■ Entries shown ■
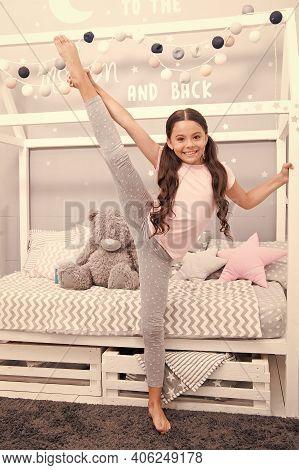 Improving Flexibility Through Pilates Training. Little Gymnast Training In Nursery. Gymnastic Traini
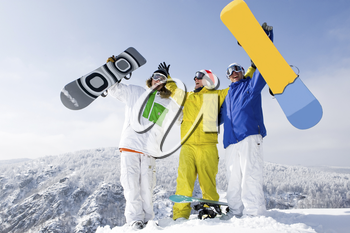 Portrait of three successful snowboarders raising their arms on mountain top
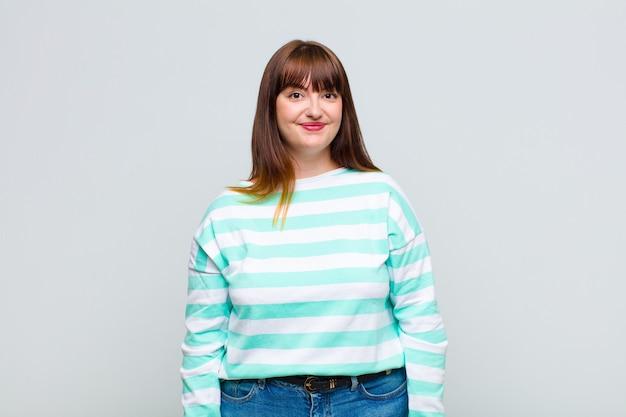Vrouw met overgewicht die positief en zelfverzekerd glimlacht, er tevreden, vriendelijk en gelukkig uitziet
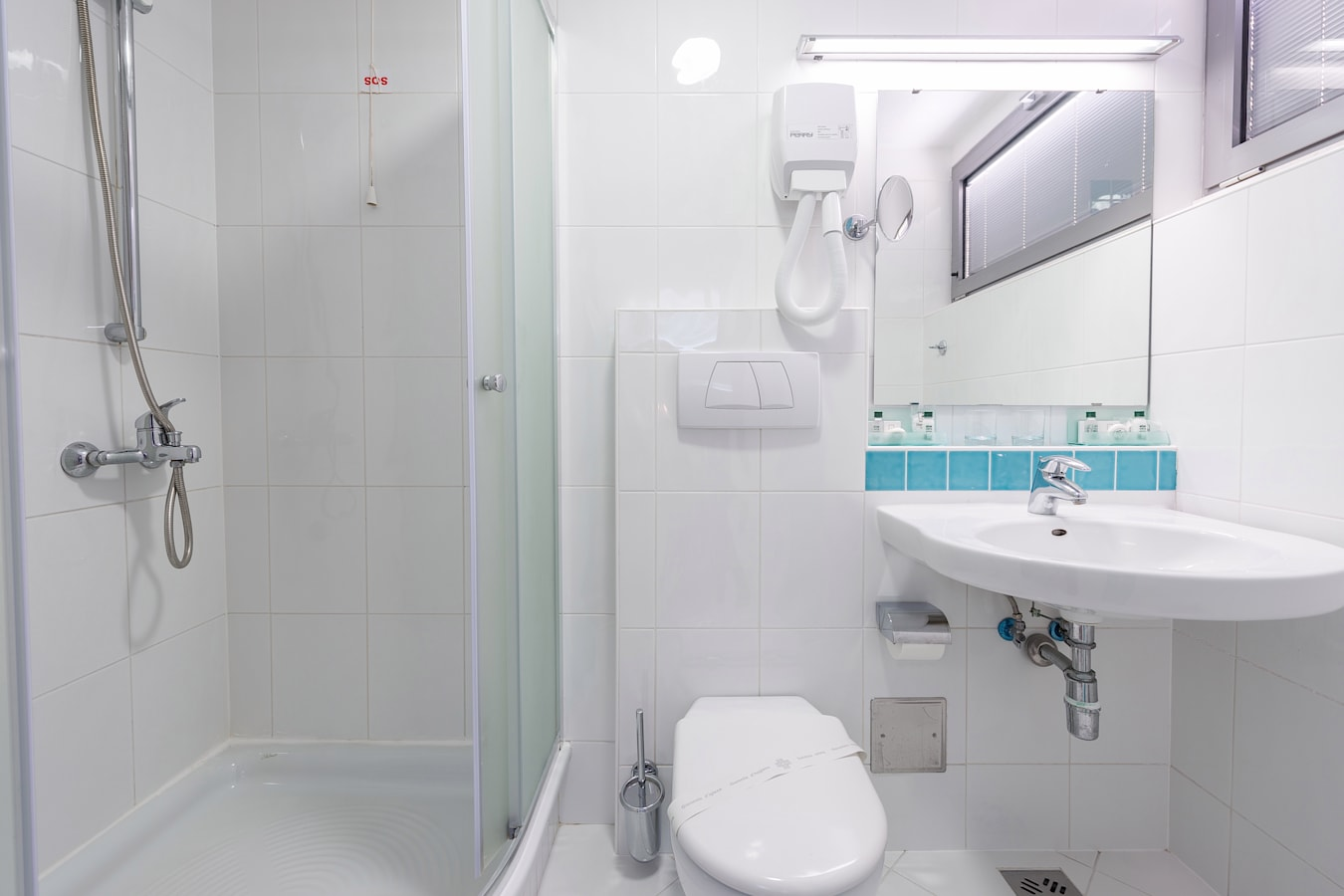 uvlala-hotel-room-bathroom-shower.jpg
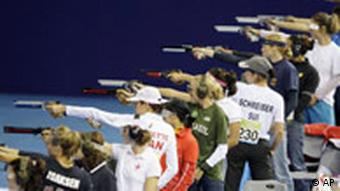 women pentathletes shooting air pistols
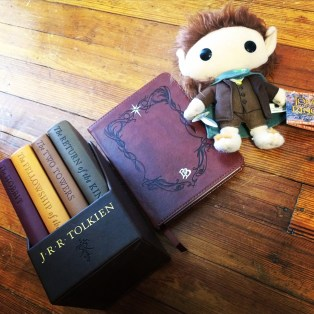 I would of course take a nice pretty and small set of The Hobbit/LOTR (it counts as one!!), a journal to write down all of my adventures and my Frodo plush because it's adorable. Btw I'm completely obsessed with that journal, makes me feel like Bilbo.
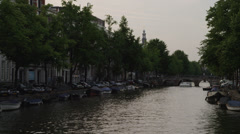 WS PAN Canal with moored boats/ Amsterdam, Netherlands Stock Footage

■ Exercise details ■
Reproduce every record exactly; images stay out.

■ Exercise result ■
 Improving Flexibility Through Pilates Training. Little Gymnast Training In Nursery. Gymnastic Traini
 Portrait of three successful snowboarders raising their arms on mountain top
Vrouw met overgewicht die positief en zelfverzekerd glimlacht, er tevreden, vriendelijk en gelukkig uitziet
 uvlala-hotel-room-bathroom-shower.jpg
 women pentathletes shooting air pistols
 I would of course take a nice pretty and small set of The Hobbit/LOTR (it counts as one!!), a journal to write down all of my adventures and my Frodo plush because it's adorable. Btw I'm completely obsessed with that journal, makes me feel like Bilbo.
 WS PAN Canal with moored boats/ Amsterdam, Netherlands Stock Footage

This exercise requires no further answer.